**Task description:** Copy out the lines of the records verbatim, starting with the line that contains "What is the distance from" and going on through the line that contains "3. (152,152)", with both of those lines included.

[Image-linked spatial questions]

----------------

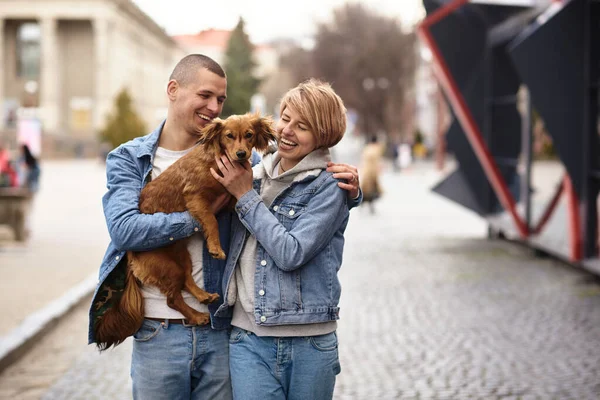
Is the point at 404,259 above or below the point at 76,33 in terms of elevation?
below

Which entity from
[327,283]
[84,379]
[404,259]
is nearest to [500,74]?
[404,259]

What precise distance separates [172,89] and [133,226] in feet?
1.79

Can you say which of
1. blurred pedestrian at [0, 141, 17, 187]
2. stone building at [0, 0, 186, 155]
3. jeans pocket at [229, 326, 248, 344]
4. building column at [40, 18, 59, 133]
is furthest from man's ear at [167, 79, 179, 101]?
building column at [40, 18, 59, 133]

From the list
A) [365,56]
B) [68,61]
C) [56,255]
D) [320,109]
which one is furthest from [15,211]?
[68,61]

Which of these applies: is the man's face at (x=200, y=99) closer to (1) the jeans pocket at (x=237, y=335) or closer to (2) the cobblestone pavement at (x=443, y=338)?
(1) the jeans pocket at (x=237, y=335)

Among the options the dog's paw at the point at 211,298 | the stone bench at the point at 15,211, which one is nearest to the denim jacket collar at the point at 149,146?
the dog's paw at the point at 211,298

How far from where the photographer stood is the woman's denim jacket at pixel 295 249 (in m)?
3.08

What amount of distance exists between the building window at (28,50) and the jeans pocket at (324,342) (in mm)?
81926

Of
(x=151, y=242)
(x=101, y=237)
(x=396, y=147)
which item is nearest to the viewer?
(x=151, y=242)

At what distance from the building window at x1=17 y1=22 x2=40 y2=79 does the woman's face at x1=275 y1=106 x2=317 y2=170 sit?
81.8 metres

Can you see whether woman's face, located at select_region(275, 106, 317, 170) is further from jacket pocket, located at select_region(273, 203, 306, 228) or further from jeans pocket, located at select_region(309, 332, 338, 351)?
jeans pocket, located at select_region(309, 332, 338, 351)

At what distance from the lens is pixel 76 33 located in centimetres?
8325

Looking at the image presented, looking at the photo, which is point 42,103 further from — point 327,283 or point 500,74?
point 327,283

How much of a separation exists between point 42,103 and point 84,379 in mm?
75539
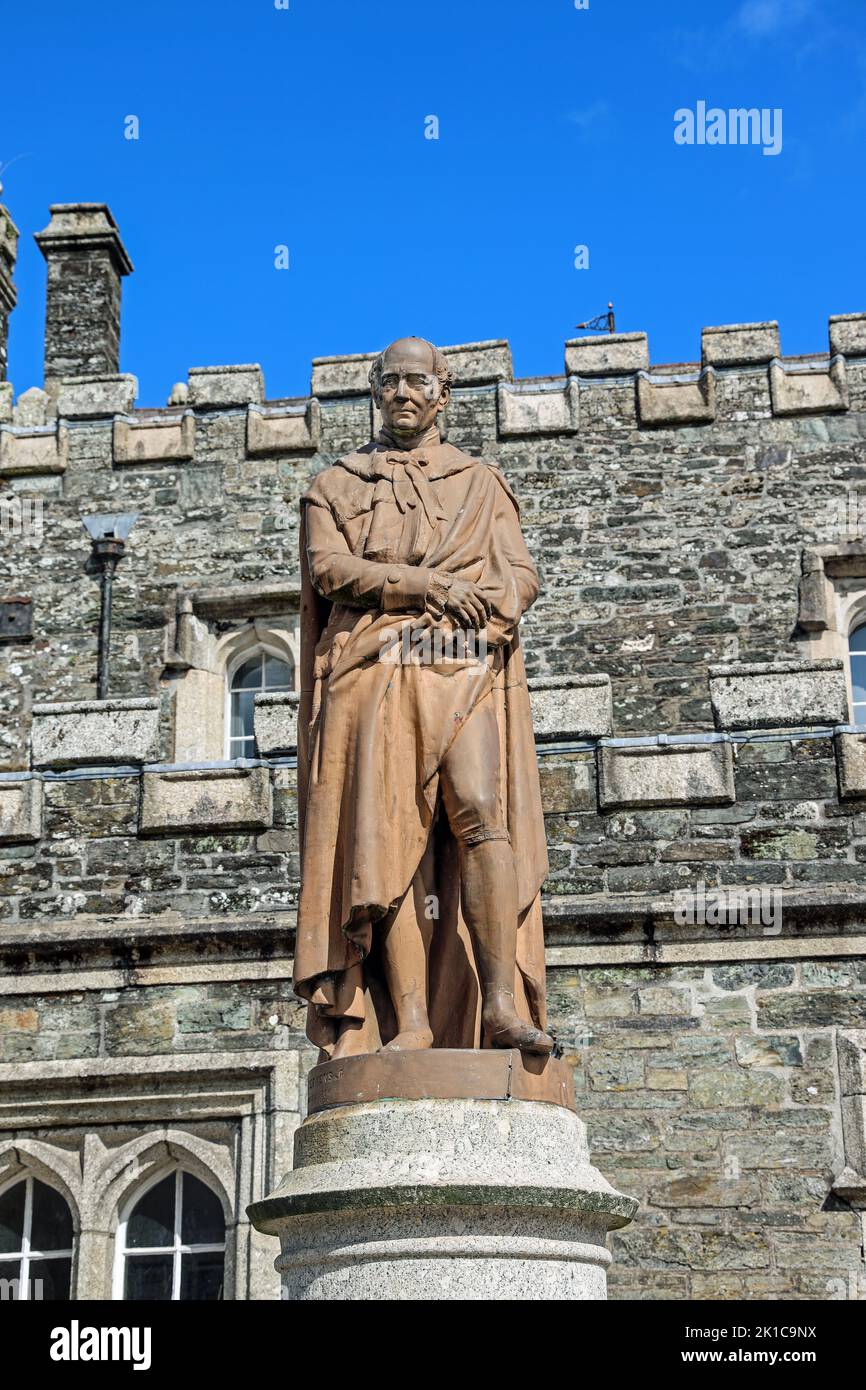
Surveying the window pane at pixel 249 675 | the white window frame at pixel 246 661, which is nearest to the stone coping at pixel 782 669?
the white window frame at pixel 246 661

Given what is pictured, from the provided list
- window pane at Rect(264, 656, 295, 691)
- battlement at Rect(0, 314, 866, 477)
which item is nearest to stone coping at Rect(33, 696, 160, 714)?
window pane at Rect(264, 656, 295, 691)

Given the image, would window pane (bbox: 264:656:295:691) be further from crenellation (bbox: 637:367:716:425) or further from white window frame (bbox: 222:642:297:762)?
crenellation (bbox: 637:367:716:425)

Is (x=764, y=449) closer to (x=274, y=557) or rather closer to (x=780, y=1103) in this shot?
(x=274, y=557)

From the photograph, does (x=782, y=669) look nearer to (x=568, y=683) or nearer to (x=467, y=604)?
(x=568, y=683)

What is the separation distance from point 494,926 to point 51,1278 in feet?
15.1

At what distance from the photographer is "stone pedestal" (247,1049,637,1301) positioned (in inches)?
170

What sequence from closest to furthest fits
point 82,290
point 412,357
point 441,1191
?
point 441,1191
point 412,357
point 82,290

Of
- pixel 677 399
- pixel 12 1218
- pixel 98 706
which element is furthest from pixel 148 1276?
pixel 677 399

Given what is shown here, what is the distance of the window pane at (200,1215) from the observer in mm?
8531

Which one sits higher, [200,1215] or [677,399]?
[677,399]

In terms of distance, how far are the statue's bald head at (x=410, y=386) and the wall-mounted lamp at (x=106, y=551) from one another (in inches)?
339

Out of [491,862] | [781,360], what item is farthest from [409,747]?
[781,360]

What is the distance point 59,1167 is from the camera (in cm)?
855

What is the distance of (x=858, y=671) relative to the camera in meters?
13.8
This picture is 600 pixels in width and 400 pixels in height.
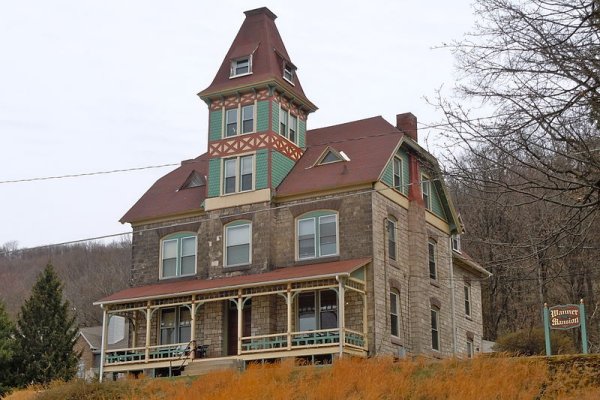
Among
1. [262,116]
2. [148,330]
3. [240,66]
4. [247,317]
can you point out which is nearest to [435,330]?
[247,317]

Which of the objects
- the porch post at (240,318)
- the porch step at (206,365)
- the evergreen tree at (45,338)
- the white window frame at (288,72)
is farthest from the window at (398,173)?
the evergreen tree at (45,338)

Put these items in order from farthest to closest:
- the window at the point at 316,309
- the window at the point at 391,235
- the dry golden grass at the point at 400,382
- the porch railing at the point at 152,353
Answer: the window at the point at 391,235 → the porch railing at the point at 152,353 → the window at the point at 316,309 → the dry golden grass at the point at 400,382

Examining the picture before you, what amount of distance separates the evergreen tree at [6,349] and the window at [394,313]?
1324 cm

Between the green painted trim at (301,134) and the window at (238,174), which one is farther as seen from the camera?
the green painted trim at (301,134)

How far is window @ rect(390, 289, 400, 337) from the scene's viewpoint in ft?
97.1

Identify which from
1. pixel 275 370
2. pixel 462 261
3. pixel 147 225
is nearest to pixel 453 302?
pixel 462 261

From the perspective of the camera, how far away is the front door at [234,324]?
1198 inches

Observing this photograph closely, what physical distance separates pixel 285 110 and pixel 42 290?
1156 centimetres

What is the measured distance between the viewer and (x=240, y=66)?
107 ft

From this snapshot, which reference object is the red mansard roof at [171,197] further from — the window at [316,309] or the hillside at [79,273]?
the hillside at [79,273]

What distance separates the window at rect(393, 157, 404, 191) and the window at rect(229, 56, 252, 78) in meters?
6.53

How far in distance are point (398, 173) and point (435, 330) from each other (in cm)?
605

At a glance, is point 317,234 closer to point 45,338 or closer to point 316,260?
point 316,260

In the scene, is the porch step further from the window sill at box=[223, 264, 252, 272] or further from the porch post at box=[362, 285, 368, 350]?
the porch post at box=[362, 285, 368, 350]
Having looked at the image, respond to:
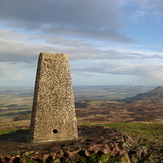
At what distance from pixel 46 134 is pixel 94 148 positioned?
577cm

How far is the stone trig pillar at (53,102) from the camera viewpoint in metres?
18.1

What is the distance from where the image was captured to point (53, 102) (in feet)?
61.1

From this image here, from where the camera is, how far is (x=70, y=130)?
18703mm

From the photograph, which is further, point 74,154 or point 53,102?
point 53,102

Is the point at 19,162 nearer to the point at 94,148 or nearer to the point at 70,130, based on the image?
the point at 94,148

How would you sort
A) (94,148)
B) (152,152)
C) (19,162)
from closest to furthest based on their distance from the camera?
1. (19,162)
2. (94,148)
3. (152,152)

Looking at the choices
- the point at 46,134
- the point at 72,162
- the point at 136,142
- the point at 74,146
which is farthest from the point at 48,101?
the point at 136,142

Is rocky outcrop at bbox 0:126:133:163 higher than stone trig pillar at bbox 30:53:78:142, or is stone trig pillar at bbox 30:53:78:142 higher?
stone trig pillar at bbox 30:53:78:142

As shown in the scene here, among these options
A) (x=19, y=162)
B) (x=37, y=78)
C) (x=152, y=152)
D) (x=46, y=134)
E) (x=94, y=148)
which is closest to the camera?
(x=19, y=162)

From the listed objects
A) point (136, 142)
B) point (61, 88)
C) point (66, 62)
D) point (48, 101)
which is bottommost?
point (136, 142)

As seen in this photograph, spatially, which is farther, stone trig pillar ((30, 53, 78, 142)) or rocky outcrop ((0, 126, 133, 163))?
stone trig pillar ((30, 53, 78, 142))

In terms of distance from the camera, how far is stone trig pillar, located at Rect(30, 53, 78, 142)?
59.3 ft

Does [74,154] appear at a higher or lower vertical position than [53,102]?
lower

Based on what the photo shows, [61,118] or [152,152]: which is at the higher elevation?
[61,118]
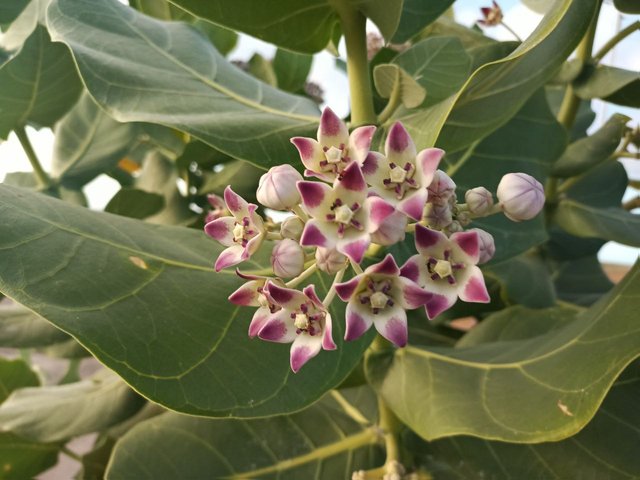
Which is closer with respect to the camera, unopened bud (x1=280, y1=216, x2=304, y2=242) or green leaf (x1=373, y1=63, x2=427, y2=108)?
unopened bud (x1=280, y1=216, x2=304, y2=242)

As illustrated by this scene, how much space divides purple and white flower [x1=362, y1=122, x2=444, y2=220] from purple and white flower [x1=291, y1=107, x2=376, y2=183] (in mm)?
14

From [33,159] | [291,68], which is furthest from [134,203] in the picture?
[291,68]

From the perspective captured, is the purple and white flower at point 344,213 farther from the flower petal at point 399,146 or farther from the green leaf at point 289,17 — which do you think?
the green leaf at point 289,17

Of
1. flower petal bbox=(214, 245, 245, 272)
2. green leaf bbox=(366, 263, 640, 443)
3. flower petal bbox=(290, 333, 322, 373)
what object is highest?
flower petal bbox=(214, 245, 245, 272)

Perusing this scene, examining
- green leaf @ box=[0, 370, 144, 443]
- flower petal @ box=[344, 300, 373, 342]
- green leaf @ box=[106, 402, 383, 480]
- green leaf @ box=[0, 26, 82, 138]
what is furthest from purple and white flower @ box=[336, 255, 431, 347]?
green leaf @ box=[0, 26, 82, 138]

----------------

**Exercise solution:**
What is the distance from where the image was captured to point (53, 102) (in feet)?
61.1

From this image here, from where the camera is, how far is (x=70, y=130)?
18703mm

From the photograph, which is further, point 74,154 or point 53,102?
point 53,102

Is the point at 19,162 nearer to the point at 94,148 or nearer to the point at 70,130, based on the image?
the point at 94,148

How would you sort
A) (94,148)
B) (152,152)
C) (19,162)
from closest to furthest based on their distance from the camera?
1. (19,162)
2. (94,148)
3. (152,152)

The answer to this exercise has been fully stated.